- Stated exercise 1
Print the stretch of the retirement planning article from "When a particular" through "and/or regrets tomorrow.", copying it word for word.

The Six Sins of Retirement Planning

It’s probably not too difficult to recall a couple of missteps you've made in the past with your finances. However, instead of worrying about them, you should be more concerned about identifying the missteps that you don't know you’re making. Below are six of the most common and costly errors that people make with their finances. They are also the kinds of missteps that can be hard to identify unless you know what they look like. It can be relatively easy to make changes, once identified, that will help clear up any concerns and get you on track to meeting your financial goals, such as a comfortable retirement.

Misstep 1: Buying the Most Popular Investments

When a particular mutual fund or other investment is setting the world on fire, it's tempting to invest heavily in it. But such popularity may cause an investment to rise to unsustainably high levels — and the risk of a sharp decline grows when that occurs. Thus, investors who pile into today's high–flying funds or new products might end up with losses and/or regrets tomorrow.

Misstep 2: Making Short -Term Investment Decisions

Some investors are tempted to make short–term bets on particular investments, based on today's economic news. But the factors that drive investment yields can be complex, and play out over long cycles. It is much simpler — and usually safer — to base your decisions on a longer–term outlook for most investments. Interest rates, although important, should not be the sole factor in choosing an investment. If you’re working with a competent financial services professional, he or she probably has a “strategy” for the big picture that is tailored to help meet your goals based on many variable factors. If you’re in your 50’s or 60’s, you have a lot of years to plan for retirement income, savings and so on. Since no one can look into a crystal ball, working with an experienced financial professional can be extremely helpful and comforting since they have probably been working with many clients through many cycles and events. The end result is that they may have credible indicators to help you meet your goals.

- Stated exercise 2
Report every line of the rows that contains the string "instances", treating uppercase and lowercase letters as different.

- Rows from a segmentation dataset
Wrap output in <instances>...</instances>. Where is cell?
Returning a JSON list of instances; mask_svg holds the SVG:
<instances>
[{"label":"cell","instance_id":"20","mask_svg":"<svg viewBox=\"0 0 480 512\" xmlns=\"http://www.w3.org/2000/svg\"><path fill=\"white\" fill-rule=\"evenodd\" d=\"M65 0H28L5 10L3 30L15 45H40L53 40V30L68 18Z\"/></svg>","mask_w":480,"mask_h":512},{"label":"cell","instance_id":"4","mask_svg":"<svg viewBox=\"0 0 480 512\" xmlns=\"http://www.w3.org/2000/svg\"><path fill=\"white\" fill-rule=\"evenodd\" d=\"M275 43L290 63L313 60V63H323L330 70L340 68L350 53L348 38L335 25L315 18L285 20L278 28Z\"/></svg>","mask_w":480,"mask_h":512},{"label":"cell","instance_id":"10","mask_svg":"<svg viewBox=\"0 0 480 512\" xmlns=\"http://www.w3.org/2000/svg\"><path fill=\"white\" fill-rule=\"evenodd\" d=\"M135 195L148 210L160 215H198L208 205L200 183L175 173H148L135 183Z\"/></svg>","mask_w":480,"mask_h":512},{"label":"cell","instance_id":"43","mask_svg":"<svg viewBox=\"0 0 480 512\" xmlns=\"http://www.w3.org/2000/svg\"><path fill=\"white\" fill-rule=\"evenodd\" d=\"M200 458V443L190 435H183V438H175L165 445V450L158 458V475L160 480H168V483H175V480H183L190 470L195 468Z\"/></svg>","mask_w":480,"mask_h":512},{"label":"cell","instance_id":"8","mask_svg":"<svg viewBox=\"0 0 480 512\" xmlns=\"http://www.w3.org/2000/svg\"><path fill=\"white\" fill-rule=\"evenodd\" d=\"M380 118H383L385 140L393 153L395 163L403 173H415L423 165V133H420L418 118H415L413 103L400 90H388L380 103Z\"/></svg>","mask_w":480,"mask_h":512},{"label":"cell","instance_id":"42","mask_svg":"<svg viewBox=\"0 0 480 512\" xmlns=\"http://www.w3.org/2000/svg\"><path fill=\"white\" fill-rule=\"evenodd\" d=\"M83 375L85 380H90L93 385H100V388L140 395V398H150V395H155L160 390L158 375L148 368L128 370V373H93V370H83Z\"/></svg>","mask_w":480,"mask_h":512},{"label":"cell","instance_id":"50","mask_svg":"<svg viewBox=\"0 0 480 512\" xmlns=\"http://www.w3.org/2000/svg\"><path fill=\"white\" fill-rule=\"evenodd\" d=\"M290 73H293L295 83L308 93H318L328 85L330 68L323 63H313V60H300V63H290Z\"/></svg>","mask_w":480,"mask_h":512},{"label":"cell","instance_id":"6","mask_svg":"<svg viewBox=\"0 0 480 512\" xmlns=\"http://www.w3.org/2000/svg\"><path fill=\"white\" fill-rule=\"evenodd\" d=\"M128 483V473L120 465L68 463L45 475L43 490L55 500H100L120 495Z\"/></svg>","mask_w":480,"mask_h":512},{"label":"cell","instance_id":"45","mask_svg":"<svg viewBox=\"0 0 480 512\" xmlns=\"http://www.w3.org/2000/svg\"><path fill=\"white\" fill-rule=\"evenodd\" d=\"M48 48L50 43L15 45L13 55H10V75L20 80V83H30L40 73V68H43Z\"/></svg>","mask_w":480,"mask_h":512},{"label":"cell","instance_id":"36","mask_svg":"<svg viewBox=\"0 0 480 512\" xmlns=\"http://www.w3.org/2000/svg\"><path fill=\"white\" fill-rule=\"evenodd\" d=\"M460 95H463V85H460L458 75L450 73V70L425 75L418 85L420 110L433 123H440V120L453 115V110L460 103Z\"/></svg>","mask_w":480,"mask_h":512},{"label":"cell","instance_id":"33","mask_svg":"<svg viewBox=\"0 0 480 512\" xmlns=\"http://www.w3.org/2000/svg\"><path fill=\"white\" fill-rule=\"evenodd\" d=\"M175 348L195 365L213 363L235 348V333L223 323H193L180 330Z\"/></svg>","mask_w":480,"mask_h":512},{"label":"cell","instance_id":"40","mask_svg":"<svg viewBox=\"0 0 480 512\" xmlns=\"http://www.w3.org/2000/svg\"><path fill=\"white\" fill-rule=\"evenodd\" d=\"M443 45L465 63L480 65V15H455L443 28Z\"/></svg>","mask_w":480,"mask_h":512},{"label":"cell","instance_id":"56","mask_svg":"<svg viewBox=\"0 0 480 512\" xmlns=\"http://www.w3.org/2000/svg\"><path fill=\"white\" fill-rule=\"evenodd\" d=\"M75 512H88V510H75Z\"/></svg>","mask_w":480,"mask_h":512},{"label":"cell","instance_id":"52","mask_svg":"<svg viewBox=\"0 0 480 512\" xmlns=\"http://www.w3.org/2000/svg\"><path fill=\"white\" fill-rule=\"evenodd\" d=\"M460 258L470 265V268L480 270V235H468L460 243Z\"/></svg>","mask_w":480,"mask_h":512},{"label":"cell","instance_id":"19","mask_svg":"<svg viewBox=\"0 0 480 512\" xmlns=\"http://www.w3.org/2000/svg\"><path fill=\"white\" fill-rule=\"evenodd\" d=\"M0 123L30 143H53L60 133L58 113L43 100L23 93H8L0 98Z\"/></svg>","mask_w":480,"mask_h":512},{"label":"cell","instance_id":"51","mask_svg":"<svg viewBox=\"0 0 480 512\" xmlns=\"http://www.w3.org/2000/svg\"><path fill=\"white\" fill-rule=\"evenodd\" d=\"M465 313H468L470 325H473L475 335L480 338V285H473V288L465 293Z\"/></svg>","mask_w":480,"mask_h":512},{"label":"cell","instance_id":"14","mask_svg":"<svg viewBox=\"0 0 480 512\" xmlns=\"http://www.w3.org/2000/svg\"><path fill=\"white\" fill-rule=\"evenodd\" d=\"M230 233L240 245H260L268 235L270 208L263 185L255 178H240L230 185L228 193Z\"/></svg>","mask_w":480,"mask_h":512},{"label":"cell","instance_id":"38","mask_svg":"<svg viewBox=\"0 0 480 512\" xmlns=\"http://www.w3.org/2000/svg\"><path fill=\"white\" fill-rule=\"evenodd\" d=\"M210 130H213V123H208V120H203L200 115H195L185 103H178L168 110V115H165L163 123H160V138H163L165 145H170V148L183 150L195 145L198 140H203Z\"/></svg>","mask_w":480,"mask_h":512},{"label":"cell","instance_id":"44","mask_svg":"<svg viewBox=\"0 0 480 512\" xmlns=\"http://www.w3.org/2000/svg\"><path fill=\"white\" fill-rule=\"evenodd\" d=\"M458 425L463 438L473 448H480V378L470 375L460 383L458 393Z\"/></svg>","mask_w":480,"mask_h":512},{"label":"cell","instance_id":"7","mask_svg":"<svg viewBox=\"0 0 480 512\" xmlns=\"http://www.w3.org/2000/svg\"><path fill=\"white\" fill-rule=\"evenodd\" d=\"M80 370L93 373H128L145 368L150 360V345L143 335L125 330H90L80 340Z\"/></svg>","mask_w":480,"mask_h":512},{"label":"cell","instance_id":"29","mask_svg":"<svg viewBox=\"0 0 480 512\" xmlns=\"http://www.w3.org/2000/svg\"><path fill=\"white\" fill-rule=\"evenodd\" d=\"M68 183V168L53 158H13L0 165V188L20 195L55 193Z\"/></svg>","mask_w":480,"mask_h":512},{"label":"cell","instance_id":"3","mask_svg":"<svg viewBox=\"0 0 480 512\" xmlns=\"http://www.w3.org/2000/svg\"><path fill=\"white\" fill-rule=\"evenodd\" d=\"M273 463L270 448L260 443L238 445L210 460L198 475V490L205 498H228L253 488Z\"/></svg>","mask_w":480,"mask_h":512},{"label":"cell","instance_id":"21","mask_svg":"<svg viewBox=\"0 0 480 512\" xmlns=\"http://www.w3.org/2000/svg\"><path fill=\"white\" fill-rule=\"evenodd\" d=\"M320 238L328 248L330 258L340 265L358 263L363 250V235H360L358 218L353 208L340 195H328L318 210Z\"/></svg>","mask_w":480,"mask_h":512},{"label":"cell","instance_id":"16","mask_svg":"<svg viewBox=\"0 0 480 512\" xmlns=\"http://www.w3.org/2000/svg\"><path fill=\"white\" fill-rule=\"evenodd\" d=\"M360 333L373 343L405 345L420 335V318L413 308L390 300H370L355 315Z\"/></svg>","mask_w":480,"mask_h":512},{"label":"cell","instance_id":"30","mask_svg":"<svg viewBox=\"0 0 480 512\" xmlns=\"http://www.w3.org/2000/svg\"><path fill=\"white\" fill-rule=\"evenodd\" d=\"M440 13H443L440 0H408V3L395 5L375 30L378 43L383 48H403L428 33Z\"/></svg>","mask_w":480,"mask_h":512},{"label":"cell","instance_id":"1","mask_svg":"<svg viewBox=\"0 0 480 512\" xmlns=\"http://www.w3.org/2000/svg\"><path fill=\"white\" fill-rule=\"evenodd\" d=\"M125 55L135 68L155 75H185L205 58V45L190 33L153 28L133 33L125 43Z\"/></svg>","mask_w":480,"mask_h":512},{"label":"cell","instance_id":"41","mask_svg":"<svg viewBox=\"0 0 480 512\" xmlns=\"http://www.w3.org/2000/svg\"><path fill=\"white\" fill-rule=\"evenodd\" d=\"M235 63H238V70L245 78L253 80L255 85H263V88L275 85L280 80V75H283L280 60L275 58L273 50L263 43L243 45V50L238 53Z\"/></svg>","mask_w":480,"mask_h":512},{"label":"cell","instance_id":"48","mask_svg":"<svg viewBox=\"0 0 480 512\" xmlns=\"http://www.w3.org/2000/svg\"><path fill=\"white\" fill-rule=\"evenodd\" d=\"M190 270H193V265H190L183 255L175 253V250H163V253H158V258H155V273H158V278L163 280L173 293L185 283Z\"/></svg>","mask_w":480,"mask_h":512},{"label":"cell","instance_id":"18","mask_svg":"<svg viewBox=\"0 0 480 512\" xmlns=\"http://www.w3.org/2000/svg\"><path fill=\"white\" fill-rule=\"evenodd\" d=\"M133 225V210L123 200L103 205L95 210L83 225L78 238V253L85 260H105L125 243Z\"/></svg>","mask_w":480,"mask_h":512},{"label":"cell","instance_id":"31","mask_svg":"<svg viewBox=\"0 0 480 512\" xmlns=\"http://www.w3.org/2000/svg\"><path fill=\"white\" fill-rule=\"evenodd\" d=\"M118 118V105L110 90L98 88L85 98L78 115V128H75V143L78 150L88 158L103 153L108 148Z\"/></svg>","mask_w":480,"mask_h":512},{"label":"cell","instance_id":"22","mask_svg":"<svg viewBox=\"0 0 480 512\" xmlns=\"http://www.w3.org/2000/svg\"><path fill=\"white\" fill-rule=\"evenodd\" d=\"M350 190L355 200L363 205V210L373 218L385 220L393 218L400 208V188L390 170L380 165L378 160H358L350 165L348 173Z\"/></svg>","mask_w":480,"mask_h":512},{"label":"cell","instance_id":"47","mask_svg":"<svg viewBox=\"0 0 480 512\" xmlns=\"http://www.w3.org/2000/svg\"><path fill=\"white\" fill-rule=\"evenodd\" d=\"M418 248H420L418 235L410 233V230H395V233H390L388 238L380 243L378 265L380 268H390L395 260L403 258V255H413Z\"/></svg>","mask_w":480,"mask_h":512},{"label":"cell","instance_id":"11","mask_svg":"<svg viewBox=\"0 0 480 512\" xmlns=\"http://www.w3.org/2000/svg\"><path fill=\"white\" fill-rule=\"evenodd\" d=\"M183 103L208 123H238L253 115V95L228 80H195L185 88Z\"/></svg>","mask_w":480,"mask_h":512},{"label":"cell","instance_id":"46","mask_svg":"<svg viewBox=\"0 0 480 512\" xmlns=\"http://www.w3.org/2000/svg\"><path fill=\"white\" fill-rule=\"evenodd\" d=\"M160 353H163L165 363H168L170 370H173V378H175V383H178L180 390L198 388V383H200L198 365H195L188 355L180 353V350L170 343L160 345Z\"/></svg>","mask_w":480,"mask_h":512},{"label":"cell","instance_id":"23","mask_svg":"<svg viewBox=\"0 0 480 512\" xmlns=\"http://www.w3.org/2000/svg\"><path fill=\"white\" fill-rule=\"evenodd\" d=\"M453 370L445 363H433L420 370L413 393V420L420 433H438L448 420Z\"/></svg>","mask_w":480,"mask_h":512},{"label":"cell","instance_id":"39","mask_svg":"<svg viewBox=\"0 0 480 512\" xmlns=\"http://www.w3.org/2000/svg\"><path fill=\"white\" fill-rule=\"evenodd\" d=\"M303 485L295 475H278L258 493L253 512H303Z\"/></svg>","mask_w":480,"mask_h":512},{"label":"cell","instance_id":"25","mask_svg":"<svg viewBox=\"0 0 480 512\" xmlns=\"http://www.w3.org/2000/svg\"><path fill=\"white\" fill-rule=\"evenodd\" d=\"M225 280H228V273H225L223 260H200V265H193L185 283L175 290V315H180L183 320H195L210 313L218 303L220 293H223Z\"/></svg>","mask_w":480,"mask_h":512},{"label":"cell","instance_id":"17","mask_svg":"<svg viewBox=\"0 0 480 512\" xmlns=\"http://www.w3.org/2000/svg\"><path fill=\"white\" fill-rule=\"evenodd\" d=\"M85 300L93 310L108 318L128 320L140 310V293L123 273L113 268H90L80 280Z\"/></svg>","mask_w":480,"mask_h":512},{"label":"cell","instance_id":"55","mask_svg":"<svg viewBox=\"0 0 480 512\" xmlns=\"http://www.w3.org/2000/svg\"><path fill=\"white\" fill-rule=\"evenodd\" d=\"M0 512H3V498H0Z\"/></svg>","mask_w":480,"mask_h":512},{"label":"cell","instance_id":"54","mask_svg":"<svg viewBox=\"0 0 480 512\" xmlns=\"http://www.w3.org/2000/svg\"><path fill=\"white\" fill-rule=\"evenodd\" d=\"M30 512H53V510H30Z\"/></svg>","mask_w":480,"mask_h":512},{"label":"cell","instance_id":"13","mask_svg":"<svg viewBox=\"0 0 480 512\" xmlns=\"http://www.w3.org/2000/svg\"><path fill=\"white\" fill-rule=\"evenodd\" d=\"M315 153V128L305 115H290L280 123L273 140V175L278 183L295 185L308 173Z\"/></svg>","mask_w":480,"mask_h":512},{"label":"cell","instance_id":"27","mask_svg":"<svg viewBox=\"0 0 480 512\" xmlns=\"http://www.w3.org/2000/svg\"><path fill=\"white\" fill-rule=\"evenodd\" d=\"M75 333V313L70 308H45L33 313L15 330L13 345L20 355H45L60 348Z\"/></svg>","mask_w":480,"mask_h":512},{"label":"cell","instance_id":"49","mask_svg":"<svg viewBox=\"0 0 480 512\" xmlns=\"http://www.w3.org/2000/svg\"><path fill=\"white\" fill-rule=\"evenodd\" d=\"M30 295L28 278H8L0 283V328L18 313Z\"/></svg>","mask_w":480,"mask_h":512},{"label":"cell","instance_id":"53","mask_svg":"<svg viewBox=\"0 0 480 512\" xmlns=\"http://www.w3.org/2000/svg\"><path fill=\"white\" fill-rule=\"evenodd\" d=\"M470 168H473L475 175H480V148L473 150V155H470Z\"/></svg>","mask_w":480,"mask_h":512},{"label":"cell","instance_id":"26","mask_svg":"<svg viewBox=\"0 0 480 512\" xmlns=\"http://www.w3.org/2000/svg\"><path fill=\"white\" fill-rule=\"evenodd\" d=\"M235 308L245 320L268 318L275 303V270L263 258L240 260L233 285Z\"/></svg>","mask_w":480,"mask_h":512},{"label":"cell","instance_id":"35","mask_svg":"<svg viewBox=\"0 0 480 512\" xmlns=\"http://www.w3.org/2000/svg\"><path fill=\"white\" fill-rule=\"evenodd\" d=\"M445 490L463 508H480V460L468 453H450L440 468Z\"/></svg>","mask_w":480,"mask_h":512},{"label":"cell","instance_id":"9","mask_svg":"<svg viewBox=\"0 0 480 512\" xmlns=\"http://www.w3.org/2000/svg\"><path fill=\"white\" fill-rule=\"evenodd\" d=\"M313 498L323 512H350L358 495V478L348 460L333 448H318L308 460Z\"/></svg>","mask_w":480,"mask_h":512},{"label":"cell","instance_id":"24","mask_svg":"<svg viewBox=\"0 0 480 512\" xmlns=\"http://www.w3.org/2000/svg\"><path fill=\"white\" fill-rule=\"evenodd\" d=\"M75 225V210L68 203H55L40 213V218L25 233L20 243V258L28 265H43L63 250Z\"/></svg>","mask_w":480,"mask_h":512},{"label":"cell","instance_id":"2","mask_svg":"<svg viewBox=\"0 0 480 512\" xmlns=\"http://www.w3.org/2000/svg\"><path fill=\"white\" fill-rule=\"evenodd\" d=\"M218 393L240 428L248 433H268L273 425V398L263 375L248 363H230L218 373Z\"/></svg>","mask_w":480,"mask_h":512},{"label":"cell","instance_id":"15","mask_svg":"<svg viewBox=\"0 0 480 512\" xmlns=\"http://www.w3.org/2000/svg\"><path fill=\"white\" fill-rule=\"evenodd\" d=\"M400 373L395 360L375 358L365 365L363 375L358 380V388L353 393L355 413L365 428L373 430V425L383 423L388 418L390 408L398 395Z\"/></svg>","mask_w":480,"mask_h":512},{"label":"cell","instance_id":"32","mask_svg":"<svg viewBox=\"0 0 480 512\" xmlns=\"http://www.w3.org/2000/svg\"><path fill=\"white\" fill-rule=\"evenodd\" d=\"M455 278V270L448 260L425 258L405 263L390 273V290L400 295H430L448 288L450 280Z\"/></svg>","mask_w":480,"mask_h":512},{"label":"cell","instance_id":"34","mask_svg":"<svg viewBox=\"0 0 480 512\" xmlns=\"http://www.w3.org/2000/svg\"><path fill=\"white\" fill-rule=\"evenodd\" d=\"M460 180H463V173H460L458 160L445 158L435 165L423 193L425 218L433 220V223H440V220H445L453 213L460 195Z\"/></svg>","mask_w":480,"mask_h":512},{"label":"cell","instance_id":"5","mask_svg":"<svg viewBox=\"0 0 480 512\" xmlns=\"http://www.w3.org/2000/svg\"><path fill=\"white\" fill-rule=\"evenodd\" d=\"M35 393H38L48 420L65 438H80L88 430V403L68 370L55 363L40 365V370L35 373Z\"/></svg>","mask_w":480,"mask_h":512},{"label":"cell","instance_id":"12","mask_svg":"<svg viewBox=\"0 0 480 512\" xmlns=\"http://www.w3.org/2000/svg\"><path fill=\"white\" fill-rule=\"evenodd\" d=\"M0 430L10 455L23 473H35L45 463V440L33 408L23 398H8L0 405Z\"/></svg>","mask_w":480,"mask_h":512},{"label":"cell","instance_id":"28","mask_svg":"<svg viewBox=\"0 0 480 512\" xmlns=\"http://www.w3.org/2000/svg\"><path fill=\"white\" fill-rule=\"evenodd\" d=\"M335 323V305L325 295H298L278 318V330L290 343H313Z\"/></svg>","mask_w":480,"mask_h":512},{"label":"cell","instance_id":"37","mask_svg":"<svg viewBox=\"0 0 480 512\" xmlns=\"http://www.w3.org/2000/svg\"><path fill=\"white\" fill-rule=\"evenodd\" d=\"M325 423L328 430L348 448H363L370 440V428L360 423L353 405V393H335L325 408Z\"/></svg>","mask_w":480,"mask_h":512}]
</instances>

- Correct output 1
When a particular mutual fund or other investment is setting the world on fire, it's tempting to invest heavily in it. But such popularity may cause an investment to rise to unsustainably high levels — and the risk of a sharp decline grows when that occurs. Thus, investors who pile into today's high–flying funds or new products might end up with losses and/or regrets tomorrow.

- Correct output 2
Wrap output in <instances>...</instances>. Where is cell?
Returning a JSON list of instances; mask_svg holds the SVG:
<instances>
</instances>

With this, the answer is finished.